• _Stated problem_
In the text on starting out in photography below, condense the paragraph beginning "There is nothing wrong with pizza" into a short bulleted list that keeps its main facts.

• _Extract_
We all start "some where" in a new adventure. The beginning stages of photography are full of mistakes made over and over by every new person who has bought a camera in hopes of starting a photography business. The most frequent one is thinking photography is a 100% profit, incredibly easy profession to jump into. All that's needed is a "good" eye, a camera, a lens, a passion to capture pictures of people's little moments...and the love of pizza, cats, and Jesus.
There is nothing wrong with pizza, cats (well.... maybe...), and Jesus. But there is so much more to becoming a photographer than just having an "eye", a good camera, and a decent lens. The amount of business smarts, time management, discipline, patience, people skills, organization, ability to strategize, marketing skills, education, goal setting, phone skills, typing skills, design skills, social media management, web presence management, networking, and dedication HEAVILY out weighs the actual photography part. In fact, holding a camera in my hand is just a tiny fraction of what happens in the studio. Running a studio is business coming in first and having a "passion" coming in dead last.
Over the last few years I've become a mentor and public speaker on top of everything else; it's inspiring to me to inspire others! I work with helping serious beginners all the way up to other professionals increase their skill sets. I get to travel the country teaching at photography conventions, host workshops, and coach one on one. I have made my own path to finding mentors who have shared their education with me. These are business leaders I trust to help me travel down the path of success; not by holding my hand step by step but encouraging me to take the leap and kick me in the butt when needed.

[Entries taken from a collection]
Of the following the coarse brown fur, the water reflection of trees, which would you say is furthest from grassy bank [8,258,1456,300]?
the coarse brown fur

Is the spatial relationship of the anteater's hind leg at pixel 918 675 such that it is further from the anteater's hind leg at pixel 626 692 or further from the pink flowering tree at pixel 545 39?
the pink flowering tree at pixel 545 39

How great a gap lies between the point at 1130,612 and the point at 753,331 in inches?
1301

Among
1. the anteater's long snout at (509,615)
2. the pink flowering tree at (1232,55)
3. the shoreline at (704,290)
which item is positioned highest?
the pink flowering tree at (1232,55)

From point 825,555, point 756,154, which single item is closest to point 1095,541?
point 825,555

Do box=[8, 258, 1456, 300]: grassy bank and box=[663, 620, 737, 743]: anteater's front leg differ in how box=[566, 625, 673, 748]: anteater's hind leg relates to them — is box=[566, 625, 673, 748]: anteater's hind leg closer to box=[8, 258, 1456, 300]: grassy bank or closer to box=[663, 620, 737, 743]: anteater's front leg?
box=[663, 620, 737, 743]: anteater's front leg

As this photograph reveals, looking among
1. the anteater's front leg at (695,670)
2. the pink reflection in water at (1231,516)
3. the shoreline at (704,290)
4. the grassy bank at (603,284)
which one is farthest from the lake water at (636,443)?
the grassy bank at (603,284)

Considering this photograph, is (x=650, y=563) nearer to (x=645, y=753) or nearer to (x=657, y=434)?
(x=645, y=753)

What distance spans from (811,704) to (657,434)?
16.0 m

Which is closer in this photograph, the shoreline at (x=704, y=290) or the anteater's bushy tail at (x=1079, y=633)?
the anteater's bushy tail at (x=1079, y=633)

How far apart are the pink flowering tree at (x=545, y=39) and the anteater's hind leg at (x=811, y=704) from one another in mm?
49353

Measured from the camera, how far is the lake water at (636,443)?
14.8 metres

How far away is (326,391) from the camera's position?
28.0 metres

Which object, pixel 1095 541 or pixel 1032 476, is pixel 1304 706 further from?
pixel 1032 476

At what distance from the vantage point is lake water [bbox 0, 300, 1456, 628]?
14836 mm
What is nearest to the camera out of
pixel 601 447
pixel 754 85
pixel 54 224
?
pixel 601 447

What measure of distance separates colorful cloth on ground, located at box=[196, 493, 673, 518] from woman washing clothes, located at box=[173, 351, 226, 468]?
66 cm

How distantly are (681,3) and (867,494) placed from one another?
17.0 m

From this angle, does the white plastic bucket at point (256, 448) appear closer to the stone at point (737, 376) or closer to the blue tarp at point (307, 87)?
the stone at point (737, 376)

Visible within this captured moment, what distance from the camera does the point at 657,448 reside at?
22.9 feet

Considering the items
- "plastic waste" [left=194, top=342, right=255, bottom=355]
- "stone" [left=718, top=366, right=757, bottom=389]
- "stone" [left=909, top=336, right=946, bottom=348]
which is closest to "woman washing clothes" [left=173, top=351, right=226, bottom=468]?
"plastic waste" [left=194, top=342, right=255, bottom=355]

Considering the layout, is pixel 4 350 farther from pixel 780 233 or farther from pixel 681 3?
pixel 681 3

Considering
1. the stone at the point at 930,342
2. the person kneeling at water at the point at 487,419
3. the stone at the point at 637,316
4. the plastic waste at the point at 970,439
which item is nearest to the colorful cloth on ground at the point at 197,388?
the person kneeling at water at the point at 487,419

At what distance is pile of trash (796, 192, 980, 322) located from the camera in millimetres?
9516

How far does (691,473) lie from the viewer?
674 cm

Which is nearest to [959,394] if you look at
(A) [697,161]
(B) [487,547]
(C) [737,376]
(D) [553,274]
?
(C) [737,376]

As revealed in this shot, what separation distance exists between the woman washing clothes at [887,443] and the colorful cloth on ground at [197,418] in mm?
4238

• _Solution to the problem_
- Becoming a photographer takes much more than an "eye," a good camera and a decent lens.
- Many other abilities are required: business smarts, time management, discipline, patience, people skills, organization, strategy, marketing, education, goal setting, phone, typing and design skills, social media and web presence management, networking, and dedication.
- These heavily outweigh the actual photography, and holding a camera is only a tiny fraction of the work in the studio.
- In running a studio, business comes first and "passion" comes dead last.